Later, back in town, we showed our biologist friend our sketches, I burbling about visitors from outer space. He said they were nudibranchs. This was our friend who as a kid had vowed that he would study Nature, but in college, he specialized in marine biology, and in graduate school, he studied shrimps. He was now doing research on one species of shrimp that he had discovered on one reef off O‘ahu.
A new climate helps me to see nature. Here are some sights upon moving to Hawai‘i:
Seven black ants, led by an orange one, dismembered a fly.
I peeled sunburn off my nose, and later recognized it as the flake of something an ant was marching away with.
A mushroom grew in a damp corner of the living room.
Giant philodendrons tear apart the cars abandoned in the jungle. Tendrils crawl out of the hoods; they climb the shafts of the steam shovels that had dug the highway. Roofs and trunks break open, turn red, orange, brown, and sag into the dirt.
Needing to read explanations of such strangeness, we bought an English magazine, The Countryman, which reports “The Wild Life and Tame” news.
“STAMPED TO DEATH—A hitherto peaceful herd of about fifty cows, being fetched in from pasture, suddenly began to rush around, and bellow in a most alarming manner. The source of their interest was a crippled gull, which did its best to escape; but the cows, snorting and bellowing, trampled it to death. They then quieted down and left the field normally.—Charles Brudett, Hants.”

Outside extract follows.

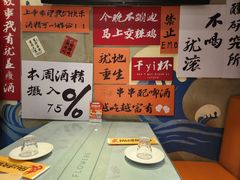 -虾宝贝胶东海鲜·渔家菜(小西天店)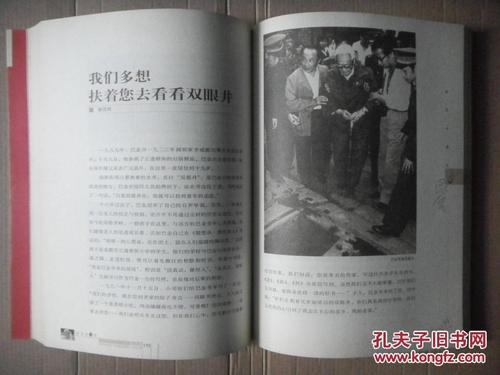 八进：回忆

Also: “BIG EYE, Spring, 1967—When I was living in the Karoo, a man brought me a five-foot cape cobra which he had just killed. It had been unusually sluggish and the tail of another snake protruded from its mouth. This proved to be a boom-slang, also poisonous but back-fanged; it was 1½ inches longer than the cobra and its head-end had been partly digested.—J. S. Taylor, Fife.”

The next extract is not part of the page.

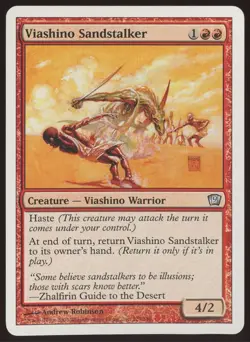 MTG 9th Edition Viashino Sandstalker #225 Uncommon - Image 1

I took some students to the zoo after reading Blake’s “Tyger, Tyger burning bright,” Stevens’s “Thirteen Ways of Looking at a Blackbird,” and Lorenz’s King Solomon’s Ring. They saw the monkeys catch a pigeon and tear it apart. I kept reminding them that that was extraordinary. “Watch an animal going about its regular habits,” I said, but then they saw an alligator shut its jaws on a low-flying pigeon. I remembered that I don’t see ordinary stuff either.
I’ve watche
d ants make off with a used Band-Aid. I’ve watched a single termite bore through a book, a circle clean through. I saw a pigeon vomit milk, and didn’t know whether it was sick, or whether its babies had died and the milk sacs in its throat were engorged. I have a friend who was pregnant at the same time as her mare, and, just exactly like the Chinese superstition that only one of the babies would live, the horse gave birth to a foal in two pieces.
When he was about four, we took our son crabbing for the “crabs with no eyes,” as he called them. They did have eyes, but they were on stalks. The crabs fingered the bait as if with hands; very delicately they touched it, turned it, swung it. One grabbed hold of the line, and we pulled it up. But our son, a Cancer, said, “Let’s name him Linda.” We put Linda back in the river and went home.
Useful Education
I have taught school for twelve years. I’ve taught grammar school, high school, alternative school, business school, and college; math, English, English as a second language, journalism, and creative writing. I’ve also been a writer for twenty-eight years, the writing years and the teaching years overlapping. I ought to be able to tell how to teach people to write.
The way I don’t do it is the way Mrs. Garner taught us in fourth grade. Mrs. Garner was an organized woman, who brought out a box of decorations for each holiday and new season. Year after year, she put up the same bulletin boards and gave the same lessons; we knew exactly what the younger brother or sister was learning and what would come next. Nowadays we teachers invent new courses each semester—The American Novel in Film, Science Fiction, The Alienated Adolescent, Lovers at War, etc. We never get to establish a file of tried and true ditto sheets like Mrs. Garner’s. She pressed hers on a gelatin plate, and pulled duplicates one by one.